Material for this task:
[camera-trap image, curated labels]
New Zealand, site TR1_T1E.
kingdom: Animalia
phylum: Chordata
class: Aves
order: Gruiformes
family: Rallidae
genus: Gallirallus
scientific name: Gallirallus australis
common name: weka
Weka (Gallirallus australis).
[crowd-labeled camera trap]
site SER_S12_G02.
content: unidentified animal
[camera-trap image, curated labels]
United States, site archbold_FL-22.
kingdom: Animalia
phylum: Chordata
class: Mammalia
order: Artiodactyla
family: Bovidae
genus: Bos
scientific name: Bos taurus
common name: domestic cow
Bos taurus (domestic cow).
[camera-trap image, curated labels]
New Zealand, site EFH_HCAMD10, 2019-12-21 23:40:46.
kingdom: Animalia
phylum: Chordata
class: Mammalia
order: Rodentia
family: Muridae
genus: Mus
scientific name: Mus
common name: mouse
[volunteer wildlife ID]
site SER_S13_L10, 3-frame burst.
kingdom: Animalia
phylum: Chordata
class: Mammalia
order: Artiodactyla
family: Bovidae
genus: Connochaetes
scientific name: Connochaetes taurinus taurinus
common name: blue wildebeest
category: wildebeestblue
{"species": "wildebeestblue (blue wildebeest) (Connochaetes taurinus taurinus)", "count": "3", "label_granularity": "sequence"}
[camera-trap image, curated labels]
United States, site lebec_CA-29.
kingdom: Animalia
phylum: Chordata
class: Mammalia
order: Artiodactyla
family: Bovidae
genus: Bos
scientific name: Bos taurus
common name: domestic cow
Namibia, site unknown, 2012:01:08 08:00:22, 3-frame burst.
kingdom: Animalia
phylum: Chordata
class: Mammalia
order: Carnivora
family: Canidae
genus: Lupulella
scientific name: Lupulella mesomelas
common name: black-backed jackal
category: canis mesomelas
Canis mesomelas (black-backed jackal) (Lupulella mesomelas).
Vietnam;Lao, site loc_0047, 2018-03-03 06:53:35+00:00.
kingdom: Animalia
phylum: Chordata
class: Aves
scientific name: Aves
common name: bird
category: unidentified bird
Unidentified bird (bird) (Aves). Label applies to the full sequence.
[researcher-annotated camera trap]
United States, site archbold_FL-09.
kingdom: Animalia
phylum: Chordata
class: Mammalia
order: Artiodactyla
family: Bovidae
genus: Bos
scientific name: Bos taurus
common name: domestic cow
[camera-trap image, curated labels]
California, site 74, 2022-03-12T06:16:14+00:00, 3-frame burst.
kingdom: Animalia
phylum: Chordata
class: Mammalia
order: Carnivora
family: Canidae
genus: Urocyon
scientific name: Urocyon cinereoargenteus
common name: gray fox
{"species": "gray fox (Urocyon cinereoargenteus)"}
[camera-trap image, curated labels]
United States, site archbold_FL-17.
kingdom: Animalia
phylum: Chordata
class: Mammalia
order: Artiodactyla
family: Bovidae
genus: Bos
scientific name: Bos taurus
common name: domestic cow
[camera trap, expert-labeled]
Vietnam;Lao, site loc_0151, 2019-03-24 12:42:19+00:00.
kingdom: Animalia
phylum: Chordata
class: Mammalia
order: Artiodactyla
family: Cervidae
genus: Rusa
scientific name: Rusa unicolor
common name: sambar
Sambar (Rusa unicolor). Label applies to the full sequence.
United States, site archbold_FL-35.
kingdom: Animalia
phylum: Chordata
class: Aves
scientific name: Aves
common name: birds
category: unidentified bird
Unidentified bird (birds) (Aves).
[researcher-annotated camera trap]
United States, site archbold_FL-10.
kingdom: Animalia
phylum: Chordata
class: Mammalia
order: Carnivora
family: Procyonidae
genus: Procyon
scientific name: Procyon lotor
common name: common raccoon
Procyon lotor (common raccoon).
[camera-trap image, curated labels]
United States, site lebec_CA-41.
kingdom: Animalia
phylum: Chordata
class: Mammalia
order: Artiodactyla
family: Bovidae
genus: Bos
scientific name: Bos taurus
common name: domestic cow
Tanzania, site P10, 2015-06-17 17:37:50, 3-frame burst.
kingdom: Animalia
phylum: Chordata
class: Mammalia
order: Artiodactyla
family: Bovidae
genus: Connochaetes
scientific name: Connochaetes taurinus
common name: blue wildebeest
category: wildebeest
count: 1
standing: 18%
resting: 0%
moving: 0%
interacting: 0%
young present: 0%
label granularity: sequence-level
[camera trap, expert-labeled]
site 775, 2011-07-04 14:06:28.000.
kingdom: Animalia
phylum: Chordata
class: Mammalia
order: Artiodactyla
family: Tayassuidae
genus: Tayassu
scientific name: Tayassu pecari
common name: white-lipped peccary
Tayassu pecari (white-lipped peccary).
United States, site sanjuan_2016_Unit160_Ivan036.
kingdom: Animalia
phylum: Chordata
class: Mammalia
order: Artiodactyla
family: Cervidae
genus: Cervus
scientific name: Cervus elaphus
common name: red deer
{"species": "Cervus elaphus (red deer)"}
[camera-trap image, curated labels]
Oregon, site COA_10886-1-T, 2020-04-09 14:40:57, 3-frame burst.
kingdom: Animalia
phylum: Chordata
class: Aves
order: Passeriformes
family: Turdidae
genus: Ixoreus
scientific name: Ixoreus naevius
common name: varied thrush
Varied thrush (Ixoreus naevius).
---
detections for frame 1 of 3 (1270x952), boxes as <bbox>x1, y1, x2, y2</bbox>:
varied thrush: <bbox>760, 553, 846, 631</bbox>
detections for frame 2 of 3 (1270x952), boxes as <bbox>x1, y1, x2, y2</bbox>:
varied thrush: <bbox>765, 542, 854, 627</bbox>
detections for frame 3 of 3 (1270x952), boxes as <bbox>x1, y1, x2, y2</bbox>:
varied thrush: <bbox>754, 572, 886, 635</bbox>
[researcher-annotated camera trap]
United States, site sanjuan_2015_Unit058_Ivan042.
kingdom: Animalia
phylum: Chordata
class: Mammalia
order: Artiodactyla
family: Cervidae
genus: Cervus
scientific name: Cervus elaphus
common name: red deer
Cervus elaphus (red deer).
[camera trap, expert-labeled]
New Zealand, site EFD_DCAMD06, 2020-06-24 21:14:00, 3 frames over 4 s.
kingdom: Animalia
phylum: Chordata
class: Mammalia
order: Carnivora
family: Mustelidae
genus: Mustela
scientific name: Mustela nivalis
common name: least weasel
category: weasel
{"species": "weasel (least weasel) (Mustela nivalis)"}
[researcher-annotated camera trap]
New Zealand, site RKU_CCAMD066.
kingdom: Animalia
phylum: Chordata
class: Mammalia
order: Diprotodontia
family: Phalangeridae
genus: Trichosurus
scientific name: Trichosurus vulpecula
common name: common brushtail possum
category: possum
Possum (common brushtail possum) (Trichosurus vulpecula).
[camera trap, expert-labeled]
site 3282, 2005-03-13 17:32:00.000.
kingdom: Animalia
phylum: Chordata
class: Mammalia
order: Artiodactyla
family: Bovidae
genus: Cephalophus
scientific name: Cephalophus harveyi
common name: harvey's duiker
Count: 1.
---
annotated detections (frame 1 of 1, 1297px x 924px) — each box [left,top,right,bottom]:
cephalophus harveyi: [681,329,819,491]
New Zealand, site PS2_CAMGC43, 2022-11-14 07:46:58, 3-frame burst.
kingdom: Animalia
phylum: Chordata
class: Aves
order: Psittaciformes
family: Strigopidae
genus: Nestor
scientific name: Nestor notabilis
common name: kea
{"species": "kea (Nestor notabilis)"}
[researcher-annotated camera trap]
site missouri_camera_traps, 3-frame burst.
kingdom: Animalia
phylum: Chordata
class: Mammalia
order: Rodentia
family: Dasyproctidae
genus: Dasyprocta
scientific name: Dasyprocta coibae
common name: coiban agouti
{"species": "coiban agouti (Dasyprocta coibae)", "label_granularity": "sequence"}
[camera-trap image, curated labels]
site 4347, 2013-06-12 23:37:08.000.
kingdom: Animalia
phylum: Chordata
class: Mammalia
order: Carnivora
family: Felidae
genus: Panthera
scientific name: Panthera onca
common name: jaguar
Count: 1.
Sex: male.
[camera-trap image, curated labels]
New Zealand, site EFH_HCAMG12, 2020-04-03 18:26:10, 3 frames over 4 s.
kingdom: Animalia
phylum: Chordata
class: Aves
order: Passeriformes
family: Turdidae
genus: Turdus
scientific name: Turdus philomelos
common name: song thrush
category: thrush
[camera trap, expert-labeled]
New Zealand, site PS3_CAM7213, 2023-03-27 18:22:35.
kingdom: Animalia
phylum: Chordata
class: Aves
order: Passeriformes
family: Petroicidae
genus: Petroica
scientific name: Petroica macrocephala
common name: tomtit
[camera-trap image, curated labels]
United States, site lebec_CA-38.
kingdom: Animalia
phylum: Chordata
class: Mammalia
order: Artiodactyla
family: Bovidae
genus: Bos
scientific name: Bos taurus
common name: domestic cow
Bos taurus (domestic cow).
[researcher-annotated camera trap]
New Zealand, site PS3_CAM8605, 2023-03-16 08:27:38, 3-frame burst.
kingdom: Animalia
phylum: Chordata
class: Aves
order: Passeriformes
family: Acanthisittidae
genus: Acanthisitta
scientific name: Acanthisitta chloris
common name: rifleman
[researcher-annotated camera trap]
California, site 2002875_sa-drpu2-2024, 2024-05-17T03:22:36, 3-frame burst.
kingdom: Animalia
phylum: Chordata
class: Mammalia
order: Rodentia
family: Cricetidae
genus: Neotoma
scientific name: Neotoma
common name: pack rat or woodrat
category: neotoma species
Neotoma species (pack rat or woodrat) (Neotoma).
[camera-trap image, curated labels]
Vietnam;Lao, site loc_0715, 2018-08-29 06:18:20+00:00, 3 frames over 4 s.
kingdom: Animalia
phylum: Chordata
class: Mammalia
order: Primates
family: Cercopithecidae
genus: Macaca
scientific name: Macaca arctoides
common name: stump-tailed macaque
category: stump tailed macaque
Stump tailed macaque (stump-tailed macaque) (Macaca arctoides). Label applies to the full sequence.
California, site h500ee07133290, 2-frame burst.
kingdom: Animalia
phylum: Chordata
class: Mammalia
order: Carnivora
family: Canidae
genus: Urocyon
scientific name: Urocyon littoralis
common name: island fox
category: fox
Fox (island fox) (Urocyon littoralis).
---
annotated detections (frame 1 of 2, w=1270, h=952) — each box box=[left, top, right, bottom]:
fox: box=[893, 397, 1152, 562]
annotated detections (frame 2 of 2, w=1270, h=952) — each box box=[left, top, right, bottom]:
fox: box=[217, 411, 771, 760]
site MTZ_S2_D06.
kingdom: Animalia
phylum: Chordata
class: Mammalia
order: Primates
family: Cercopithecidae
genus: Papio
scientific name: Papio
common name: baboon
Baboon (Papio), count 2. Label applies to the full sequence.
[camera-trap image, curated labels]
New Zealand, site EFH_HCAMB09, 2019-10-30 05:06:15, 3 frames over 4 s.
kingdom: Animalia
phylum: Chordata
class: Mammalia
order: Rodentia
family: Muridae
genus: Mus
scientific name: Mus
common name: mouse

Activity: Taking the lines above, repeat exactly those from the line that contains "common name: white-lipped peccary" through the line that contains "Oregon, site COA_10886-1-T, 2020-04-09", and both of those lines as well. Include nothing else.

Answer space:
common name: white-lipped peccary
Tayassu pecari (white-lipped peccary).
United States, site sanjuan_2016_Unit160_Ivan036.
kingdom: Animalia
phylum: Chordata
class: Mammalia
order: Artiodactyla
family: Cervidae
genus: Cervus
scientific name: Cervus elaphus
common name: red deer
{"species": "Cervus elaphus (red deer)"}
[camera-trap image, curated labels]
Oregon, site COA_10886-1-T, 2020-04-09 14:40:57, 3-frame burst.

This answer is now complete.